Kenapa nggak ada yang bilang sih kalau harga pakaian dalam itu mahal? Dewasa kok menyedihkan gini yha
Dulu, dalam benak saya, jadi dewasa itu berarti boleh tidur larut malam tanpa dimarahi ibu. Jadi dewasa juga berarti dibolehin nyetir motor sendiri dan nginep di rumah temen. Termasuk, dibolehin pakai bedak dan lipstik.
Tapi siapa sangka, menjadi dewasa ternyata lebih dari itu semua. Ketika seseorang beranjak dewasa, bukan hanya tanggung jawabnya yang bertambah, tapi culture shock-nya juga nambah. Salah satunya adalah menyadari bahwa harga pakaian dalam itu mahal sekali.

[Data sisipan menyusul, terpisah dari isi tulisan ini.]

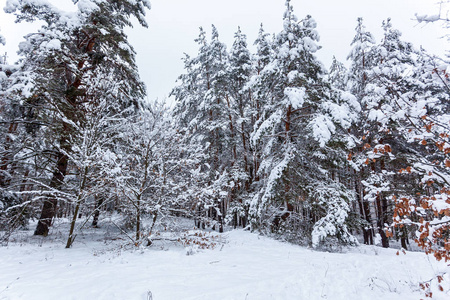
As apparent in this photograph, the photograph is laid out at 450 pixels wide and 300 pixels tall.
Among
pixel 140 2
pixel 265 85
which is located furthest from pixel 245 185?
pixel 140 2

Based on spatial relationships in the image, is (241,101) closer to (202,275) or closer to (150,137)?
(150,137)

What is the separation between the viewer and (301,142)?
10477 millimetres

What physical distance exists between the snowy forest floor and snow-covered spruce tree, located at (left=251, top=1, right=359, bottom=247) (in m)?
2.89

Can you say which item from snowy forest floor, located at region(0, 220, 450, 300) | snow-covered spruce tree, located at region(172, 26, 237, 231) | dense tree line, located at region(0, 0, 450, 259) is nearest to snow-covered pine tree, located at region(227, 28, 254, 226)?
snow-covered spruce tree, located at region(172, 26, 237, 231)

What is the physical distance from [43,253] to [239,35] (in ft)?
55.8

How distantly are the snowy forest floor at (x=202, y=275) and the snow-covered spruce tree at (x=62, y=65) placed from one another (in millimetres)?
2506

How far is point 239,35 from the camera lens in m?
17.0

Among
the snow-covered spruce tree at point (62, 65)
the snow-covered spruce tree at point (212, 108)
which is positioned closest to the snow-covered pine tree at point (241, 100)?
the snow-covered spruce tree at point (212, 108)

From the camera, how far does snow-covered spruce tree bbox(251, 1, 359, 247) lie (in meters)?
9.12

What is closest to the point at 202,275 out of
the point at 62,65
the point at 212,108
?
the point at 62,65

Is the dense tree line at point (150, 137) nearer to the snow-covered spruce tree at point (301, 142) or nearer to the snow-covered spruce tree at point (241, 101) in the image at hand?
the snow-covered spruce tree at point (301, 142)

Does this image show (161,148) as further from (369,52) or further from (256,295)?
(369,52)

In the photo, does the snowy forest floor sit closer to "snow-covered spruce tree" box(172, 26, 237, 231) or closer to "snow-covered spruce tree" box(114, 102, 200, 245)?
"snow-covered spruce tree" box(114, 102, 200, 245)

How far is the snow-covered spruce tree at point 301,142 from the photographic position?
29.9ft
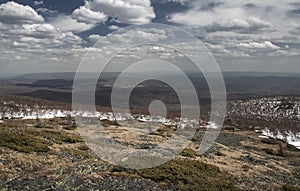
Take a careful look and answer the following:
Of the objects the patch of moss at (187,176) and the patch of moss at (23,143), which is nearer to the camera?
the patch of moss at (187,176)

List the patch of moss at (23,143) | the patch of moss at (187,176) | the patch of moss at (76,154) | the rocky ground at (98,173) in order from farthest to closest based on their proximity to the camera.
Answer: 1. the patch of moss at (76,154)
2. the patch of moss at (23,143)
3. the patch of moss at (187,176)
4. the rocky ground at (98,173)

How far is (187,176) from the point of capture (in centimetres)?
2530

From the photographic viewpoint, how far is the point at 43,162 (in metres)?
26.3

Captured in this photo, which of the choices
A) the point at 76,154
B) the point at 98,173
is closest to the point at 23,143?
the point at 76,154

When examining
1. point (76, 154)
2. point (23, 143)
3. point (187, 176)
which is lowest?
point (187, 176)

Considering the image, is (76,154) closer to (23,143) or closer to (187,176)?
(23,143)

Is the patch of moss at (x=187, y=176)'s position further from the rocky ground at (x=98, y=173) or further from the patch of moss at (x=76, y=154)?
the patch of moss at (x=76, y=154)

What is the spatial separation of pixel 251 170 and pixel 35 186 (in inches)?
909

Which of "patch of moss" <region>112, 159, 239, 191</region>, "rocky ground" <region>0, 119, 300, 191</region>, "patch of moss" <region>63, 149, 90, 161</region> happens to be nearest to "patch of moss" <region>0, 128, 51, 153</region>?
"rocky ground" <region>0, 119, 300, 191</region>

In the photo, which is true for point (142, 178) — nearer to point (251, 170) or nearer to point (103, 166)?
point (103, 166)

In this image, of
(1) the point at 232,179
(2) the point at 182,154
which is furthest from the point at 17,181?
(2) the point at 182,154

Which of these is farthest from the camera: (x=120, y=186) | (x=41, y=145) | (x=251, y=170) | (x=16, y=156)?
(x=251, y=170)

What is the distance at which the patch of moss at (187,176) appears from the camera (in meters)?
23.3

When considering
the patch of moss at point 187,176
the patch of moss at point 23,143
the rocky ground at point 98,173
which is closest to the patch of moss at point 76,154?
the rocky ground at point 98,173
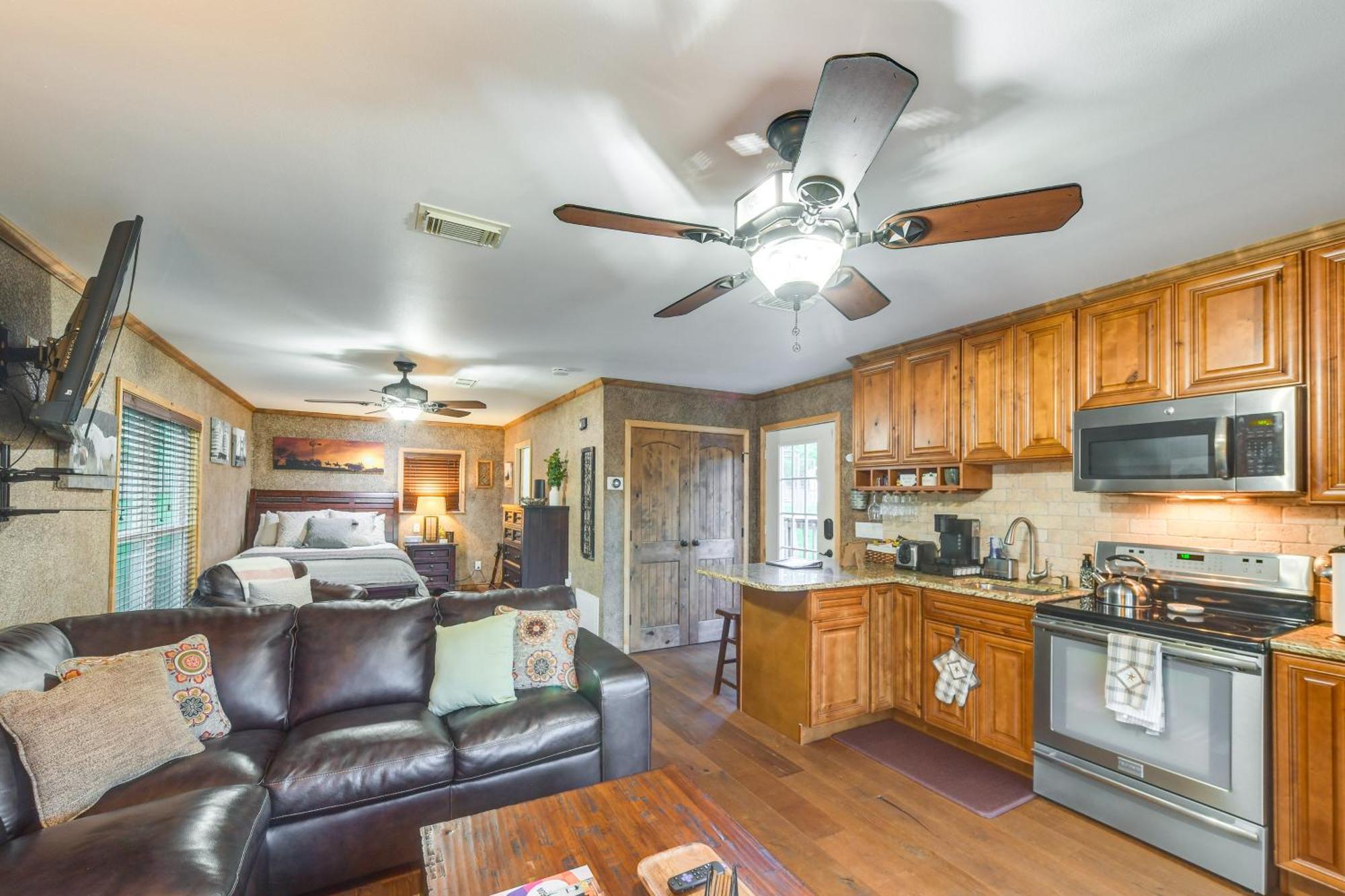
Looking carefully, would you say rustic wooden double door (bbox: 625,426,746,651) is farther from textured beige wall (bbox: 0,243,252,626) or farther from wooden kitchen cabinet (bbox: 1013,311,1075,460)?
textured beige wall (bbox: 0,243,252,626)

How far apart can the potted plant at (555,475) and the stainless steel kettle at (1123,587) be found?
14.9ft

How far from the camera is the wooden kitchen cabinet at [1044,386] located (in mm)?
3160

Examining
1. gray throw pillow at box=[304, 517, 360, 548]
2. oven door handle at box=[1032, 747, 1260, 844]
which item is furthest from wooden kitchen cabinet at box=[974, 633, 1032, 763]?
gray throw pillow at box=[304, 517, 360, 548]

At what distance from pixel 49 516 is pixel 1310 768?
17.0 feet

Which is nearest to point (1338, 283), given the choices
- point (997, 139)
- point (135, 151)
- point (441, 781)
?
point (997, 139)

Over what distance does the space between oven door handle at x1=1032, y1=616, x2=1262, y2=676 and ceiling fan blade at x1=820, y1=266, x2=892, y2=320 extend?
1.74 metres

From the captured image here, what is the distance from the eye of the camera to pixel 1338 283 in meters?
2.29

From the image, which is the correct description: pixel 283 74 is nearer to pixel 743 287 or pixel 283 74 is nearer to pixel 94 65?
pixel 94 65

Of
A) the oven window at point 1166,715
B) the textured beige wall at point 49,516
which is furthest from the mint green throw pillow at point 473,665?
the oven window at point 1166,715

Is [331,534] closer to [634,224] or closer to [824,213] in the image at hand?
[634,224]

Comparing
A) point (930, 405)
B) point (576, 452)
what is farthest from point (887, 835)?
point (576, 452)

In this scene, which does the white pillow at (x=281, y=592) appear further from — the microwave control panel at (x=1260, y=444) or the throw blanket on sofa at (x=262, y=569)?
the microwave control panel at (x=1260, y=444)

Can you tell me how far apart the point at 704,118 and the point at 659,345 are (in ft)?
8.25

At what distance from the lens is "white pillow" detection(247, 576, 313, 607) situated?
318 cm
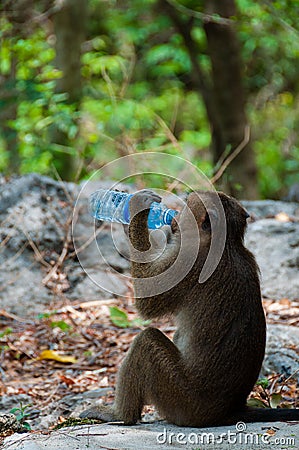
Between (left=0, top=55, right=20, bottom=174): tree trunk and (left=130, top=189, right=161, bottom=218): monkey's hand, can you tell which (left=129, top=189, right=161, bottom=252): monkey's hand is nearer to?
(left=130, top=189, right=161, bottom=218): monkey's hand

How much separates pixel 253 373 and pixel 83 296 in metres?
3.62

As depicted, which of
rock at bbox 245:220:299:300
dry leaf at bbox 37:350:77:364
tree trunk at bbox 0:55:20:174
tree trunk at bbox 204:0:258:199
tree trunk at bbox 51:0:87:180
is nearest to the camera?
dry leaf at bbox 37:350:77:364

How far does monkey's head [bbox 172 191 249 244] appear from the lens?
15.2ft

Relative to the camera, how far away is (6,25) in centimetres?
971

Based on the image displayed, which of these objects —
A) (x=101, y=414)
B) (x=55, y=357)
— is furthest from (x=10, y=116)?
(x=101, y=414)

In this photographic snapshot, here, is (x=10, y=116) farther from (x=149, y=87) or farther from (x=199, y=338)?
(x=199, y=338)

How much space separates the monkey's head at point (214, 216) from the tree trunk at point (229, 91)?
22.6 ft

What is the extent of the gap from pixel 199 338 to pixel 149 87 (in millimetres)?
13169

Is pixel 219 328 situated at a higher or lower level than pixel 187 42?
higher

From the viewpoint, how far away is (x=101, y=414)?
4684mm

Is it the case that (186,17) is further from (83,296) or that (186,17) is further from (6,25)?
(83,296)

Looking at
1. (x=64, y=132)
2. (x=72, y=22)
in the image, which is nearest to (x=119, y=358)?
(x=64, y=132)

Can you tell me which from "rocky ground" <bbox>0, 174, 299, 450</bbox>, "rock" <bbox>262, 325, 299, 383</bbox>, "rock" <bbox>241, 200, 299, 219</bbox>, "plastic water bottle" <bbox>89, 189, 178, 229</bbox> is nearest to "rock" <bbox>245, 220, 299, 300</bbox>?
"rocky ground" <bbox>0, 174, 299, 450</bbox>

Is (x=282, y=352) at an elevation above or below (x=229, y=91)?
above
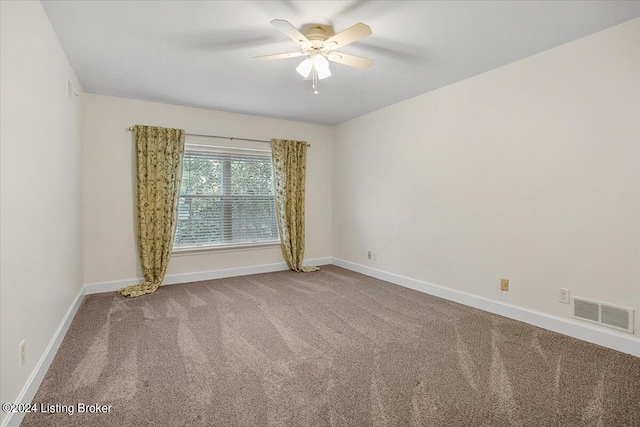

Zaman kecil dulu, mana paham kita kalau harga pakaian dalam ternyata mahal begini. Tahu-tahu, barang mungil itu sudah ada di lemari. Bapak dan ibu yang selama ini beli. Barulah ketika dewasa, ketika beli pakaian dalam dari kantong sendiri, kagetnya sampai ke ulu hati. Mahal, euy!
Daftar Isi
Pakaian dalam adalah kebutuhan pokok
Dipikir-pikir, harga pakaian dalam yang mahal ini lucu juga, ya? Maksud saya, pakaian dalam itu kan bagian dari kebutuhan dasar, bukan kemewahan. Kurang lebih sama lah seperti makan, tidur nyenyak, atau punya akses ke air bersih. Tapi, kenapa ya pakaian dalam yang layak dan nyaman terasa seperti barang mewah? Akhirnya, baru bisa dibeli kalau kita punya penghasilan tetap, dapat bonusan dari kantor, atau pas yang punya merek lagi diskon gede-gedean.
Di pasar, toko grosiran, ataupun di lapak dadakan pas car free day, kita mungkin bisa menemukan sempak seharga 10 ribu dapat 3 pcs dan bra seharga 25 ribuan saja. Tapi, kita semua pasti tahu betul bahwa itu semua datang dengan risiko. Mulai dari bahan yang kasar, karet yang mencekik, dipake terasa panas, serta keluhan-keluhan lain.
Soal ketahanan pun, pakaian dalam murahan sudah jelas tidak akan awet. Baru kena cuci beberapa kali saja, karetnya mulai kendor, jahitan lepas, serta bolong kecil di mana-mana.
Risiko kesehatan
Bukan hanya itu saja. Dilihat dari kacamata kesehatan, pakaian dalam murahan ini jelas berisiko. Bahan sintetis seperti poliester, nilon, atau campuran plastik yang biasanya digunakan untuk memproduksi pakaian dalam versi murah, membuat area genital jadi jadi lembap terus. Padahal, tempat lembap sama dengan surga bagi jamur dan bakteri. Say hello deh sama infeksi jamur, keputihan, ruam dan gatal.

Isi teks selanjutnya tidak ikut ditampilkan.